36.8 percent of Americans now have their blood pressure at a healthy level, compared to just 29.2 percent in 1999 and 2000, the report said.
Nonetheless, the paper pointed out, this still means that less than half of Americans have their blood pressure under control
Researchers said the improvements may be linked to growing public awareness about high blood pressure, although the population of Americans with hypertension or higher than normal blood pressure remains little changed.
“It is hard to attribute the improvement to any particular factor …” said Dr. Bernard Cheung, an associate professor at Hong Kong University and lead author of the report. “There are no statistically significant increases in these, so probably all of these contribute in a small way.

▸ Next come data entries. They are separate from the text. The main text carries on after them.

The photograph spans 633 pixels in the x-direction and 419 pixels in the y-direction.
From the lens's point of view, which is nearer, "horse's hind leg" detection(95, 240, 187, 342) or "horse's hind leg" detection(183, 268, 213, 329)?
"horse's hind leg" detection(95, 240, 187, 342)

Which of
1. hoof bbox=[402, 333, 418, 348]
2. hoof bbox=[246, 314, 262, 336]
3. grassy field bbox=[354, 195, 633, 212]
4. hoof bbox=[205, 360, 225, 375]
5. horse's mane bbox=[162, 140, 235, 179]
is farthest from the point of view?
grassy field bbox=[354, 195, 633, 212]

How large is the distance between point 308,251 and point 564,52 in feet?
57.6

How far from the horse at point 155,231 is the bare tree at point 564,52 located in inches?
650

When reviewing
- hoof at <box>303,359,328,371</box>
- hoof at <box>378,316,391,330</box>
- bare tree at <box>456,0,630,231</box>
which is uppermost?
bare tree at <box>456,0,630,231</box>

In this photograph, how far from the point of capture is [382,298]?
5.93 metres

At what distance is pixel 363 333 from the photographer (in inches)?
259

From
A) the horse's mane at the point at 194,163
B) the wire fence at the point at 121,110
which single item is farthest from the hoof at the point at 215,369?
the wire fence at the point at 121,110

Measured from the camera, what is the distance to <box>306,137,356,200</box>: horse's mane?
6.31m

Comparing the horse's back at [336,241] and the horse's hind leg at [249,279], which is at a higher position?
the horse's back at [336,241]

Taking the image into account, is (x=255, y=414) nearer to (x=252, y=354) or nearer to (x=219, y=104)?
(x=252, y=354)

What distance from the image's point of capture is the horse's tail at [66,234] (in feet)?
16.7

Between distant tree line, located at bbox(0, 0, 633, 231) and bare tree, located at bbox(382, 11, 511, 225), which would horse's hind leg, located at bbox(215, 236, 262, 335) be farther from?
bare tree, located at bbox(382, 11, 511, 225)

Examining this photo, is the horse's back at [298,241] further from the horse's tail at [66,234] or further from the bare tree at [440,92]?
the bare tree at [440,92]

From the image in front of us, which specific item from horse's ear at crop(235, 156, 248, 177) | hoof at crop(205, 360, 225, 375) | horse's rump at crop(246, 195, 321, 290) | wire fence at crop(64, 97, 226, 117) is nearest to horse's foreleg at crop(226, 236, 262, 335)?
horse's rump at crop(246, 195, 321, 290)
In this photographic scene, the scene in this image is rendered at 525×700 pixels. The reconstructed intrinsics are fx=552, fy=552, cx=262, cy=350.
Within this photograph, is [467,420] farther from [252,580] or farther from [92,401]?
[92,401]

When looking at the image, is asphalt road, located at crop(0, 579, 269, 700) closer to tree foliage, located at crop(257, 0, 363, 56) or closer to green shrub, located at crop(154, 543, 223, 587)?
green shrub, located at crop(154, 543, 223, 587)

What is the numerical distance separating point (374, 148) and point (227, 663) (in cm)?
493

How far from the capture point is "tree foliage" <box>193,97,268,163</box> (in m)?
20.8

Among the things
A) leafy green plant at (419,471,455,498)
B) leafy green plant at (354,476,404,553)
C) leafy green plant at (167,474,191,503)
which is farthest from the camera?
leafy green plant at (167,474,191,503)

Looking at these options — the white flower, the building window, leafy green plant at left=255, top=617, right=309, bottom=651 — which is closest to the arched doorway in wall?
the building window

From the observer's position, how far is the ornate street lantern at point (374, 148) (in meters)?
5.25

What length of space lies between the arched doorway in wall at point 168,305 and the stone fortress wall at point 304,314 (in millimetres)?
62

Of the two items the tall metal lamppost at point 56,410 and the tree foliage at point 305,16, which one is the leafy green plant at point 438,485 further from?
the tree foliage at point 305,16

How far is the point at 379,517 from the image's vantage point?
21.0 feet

I think everyone involved in the detection and treatment of high blood pressure can take credit,” Cheung said.
He added that the trend did not appear to be related to medical advancements or improved drugs.
The researchers examined the information of 14,653 people from the National Health and Nutrition Examination Surveys conducted between 1999 and 2004.
They found the proportion of Americans with high blood pressure or hypertension remained virtually unchanged, 26.8 percent in 1999-2000 versus 29.3 percent in 2003-04.
But the number of Americans with their pressure below the desired mark of 140/90 shot up from below 30 percent to 36.8 percent in 2004.
“This remarkable jump in the control rate has not been seen previously. The increased control rates may help to decrease the incidence of strokes and heart attacks, which is highly encouraging,” said Cheung in a statement.
An estimated 60 million U.S. adults are considered to have high blood pressure.
Cheung’s team also reported in this week’s issue of the journal Hypertension, that awareness improved from 68.7 percent to 75.7 percent over the study period. Also, the percentage of people with high blood pressure who were receiving treatment rose from 58.2 percent to 65.1.
“Despite these encouraging findings, a quarter of people with hypertension were unaware they had it and about one-third of people with hypertension were not being treated in 2003-04,” Cheung said.